- _Supplied passage_:
Avro Schema Generation¶

pyrmute can generate Apache Avro schemas for all your model versions. Avro is widely used in data engineering, especially with Apache Kafka, Hadoop, and data lakes. This guide covers Avro schema generation, logical types, and integration with Confluent Schema Registry.

Why Avro?¶

Apache Avro is used for:

Event streaming - Kafka topics with schema evolution
Data lakes - Efficient columnar storage (Parquet, ORC)
Big data processing - Hadoop, Spark, Flink
Cross-language systems - Language-agnostic serialization

Avro vs JSON Schema:

Feature	JSON Schema	Avro
Use case	API validation	Data serialization
Schema evolution	Manual	Built-in forward/backward compatibility
Size	Larger (self-describing)	Compact (schema separate)
Performance	Slower	Faster
Ecosystem	OpenAPI, Swagger	Kafka, Hadoop, Spark

Basic Avro Schema Generation¶

Generate an Avro schema for any registered model:

from pydantic import BaseModel, Field
from pyrmute import ModelManager

manager = ModelManager()


@manager.model("User", "1.0.0")
class UserV1(BaseModel):
    """User account information."""
    name: str = Field(description="User's full name")
    email: str = Field(description="User's email address")
    age: int = Field(ge=0, le=150, description="User's age in years")


# Generate Avro schema
schema = manager.get_avro_schema("User", "1.0.0", namespace="com.myapp")
print(json.dumps(schema, indent=2))

- _What you need to do_:
A: In the Avro schema generation guide, which ecosystem does the comparison table list for Avro?
B: Write out the part of the Avro schema generation guide starting with "Basic Avro Schema" and going on through "manager = ModelManager()".
C: Pick up the Avro schema generation guide after its last line and write what follows.

- _Information supplied_:
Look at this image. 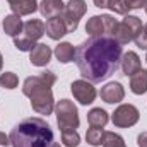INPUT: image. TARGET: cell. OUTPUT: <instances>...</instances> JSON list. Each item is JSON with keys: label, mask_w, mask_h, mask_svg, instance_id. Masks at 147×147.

- _The results_:
A: Kafka, Hadoop, and Spark.

B:
Basic Avro Schema Generation¶

Generate an Avro schema for any registered model:

from pydantic import BaseModel, Field
from pyrmute import ModelManager

manager = ModelManager()

C:
Output:

{
  "type": "record",
  "name": "User",
  "namespace": "com.myapp",
  "fields": [
    {
      "name": "name",
      "type": "string",
      "doc": "User's full name"
    },
    {
      "name": "email",
      "type": "string",
      "doc": "User's email address"
    },
    {
      "name": "age",
      "type": "int",
      "doc": "User's age in years"
    }
  ],
  "doc": "User account information."
}

Type Mapping¶

Basic Types¶

Python types are automatically mapped to Avro types:

Python Type	Avro Type
`str`	`string`
`int`	`int` or `long`*
`float`	`double`
`bool`	`boolean`
`bytes`	`bytes`

*Integer size is optimized based on constraints (see Integer Optimization)

@manager.model("BasicTypes", "1.0.0")
class BasicTypesV1(BaseModel):
    name: str          # -> "string"
    count: int         # -> "int"
    price: float       # -> "double"
    active: bool       # -> "boolean"
    data: bytes        # -> "bytes"

Logical Types¶

Special Python types use Avro logical types for precise semantics:

Python Type	Avro Type	Logical Type
`datetime`	`long`	`timestamp-micros`
`date`	`int`	`date`
`time`	`long`	`time-micros`
`UUID`	`string`	`uuid`
`Decimal`	`bytes`	`decimal`

from datetime import datetime, date, time
from uuid import UUID
from decimal import Decimal


@manager.model("Event", "1.0.0")
class EventV1(BaseModel):
    event_id: UUID          # -> {"type": "string", "logicalType": "uuid"}
    timestamp: datetime     # -> {"type": "long", "logicalType": "timestamp-micros"}
    scheduled_date: date    # -> {"type": "int", "logicalType": "date"}
    scheduled_time: time    # -> {"type": "long", "logicalType": "time-micros"}
    amount: Decimal         # -> {"type": "bytes", "logicalType": "decimal"}

Collection Types¶

Lists and dicts map to Avro arrays and maps:

@manager.model("Collections", "1.0.0")
class CollectionsV1(BaseModel):
    tags: list[str]           # -> {"type": "array", "items": "string"}
    scores: list[int]         # -> {"type": "array", "items": "int"}
    metadata: dict[str, str]  # -> {"type": "map", "values": "string"}
    counts: dict[str, int]    # -> {"type": "map", "values": "int"}

Optional Fields¶

Optional fields become unions with null:

@manager.model("User", "1.0.0")
class UserV1(BaseModel):
    name: str                    # -> "string" (required)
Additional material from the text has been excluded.